- DO THIS: What follows is a set of records; repeat all of them exactly.

---------- EXTRACTED MATERIAL

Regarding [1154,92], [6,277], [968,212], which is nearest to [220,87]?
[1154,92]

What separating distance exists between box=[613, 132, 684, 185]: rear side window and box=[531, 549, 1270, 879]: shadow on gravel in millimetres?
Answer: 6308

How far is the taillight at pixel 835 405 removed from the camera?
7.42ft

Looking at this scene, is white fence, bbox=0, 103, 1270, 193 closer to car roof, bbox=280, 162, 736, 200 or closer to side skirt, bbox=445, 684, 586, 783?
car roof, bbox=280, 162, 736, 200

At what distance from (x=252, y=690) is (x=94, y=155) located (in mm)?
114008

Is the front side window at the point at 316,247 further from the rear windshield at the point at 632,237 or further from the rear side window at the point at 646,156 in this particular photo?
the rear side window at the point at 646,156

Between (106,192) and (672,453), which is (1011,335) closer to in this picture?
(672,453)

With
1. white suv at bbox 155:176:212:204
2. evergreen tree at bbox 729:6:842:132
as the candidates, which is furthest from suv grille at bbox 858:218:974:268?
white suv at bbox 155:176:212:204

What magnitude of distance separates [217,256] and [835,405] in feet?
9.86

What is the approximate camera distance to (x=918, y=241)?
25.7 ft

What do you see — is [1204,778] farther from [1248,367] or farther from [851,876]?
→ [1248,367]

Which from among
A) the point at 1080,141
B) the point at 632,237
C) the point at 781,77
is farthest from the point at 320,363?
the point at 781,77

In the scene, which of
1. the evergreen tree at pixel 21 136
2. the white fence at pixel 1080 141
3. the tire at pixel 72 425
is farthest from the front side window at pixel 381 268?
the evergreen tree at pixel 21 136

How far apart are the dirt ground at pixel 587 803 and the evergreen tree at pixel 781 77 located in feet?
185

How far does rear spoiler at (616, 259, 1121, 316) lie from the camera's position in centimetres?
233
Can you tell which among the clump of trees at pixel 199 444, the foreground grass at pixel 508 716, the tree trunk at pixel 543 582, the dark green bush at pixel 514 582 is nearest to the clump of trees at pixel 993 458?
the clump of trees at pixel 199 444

--------------------

- EXPECTED ANSWER:
Regarding [1154,92], [6,277], [968,212], which is nearest to [220,87]?
[1154,92]

What separating distance exists between box=[613, 132, 684, 185]: rear side window and box=[531, 549, 1270, 879]: shadow on gravel in millimetres?
Answer: 6308

How far is the taillight at pixel 835 405 removed from the camera?
7.42ft

Looking at this scene, is white fence, bbox=0, 103, 1270, 193 closer to car roof, bbox=280, 162, 736, 200 or closer to side skirt, bbox=445, 684, 586, 783?
car roof, bbox=280, 162, 736, 200

At what distance from (x=252, y=690) is (x=94, y=155) located (in mm)?
114008

Is the front side window at the point at 316,247 further from the rear windshield at the point at 632,237 or further from the rear side window at the point at 646,156 in this particular photo?
the rear side window at the point at 646,156

Between (106,192) and (672,453), which is (1011,335) closer to in this picture?
(672,453)

With
1. white suv at bbox 155:176:212:204
2. evergreen tree at bbox 729:6:842:132
as the candidates, which is furthest from suv grille at bbox 858:218:974:268?
white suv at bbox 155:176:212:204

What magnitude of distance separates [217,256] and [835,405] in feet?
9.86

What is the approximate camera distance to (x=918, y=241)?
25.7 ft

What do you see — is [1204,778] farther from [1248,367] or farther from [851,876]?
→ [1248,367]

Which from among
A) the point at 1080,141
B) the point at 632,237
C) the point at 781,77
is farthest from the point at 320,363?
the point at 781,77

In the scene, which of
1. the evergreen tree at pixel 21 136
2. the white fence at pixel 1080 141
3. the tire at pixel 72 425
is farthest from the front side window at pixel 381 268?
the evergreen tree at pixel 21 136

How far apart are the dirt ground at pixel 587 803 and the evergreen tree at pixel 781 77 located in feet?
185

How far does rear spoiler at (616, 259, 1121, 316) lie from the camera's position in centimetres?
233
Can you tell which among the clump of trees at pixel 199 444, the foreground grass at pixel 508 716, the tree trunk at pixel 543 582, the dark green bush at pixel 514 582 is nearest to the clump of trees at pixel 993 458?
the clump of trees at pixel 199 444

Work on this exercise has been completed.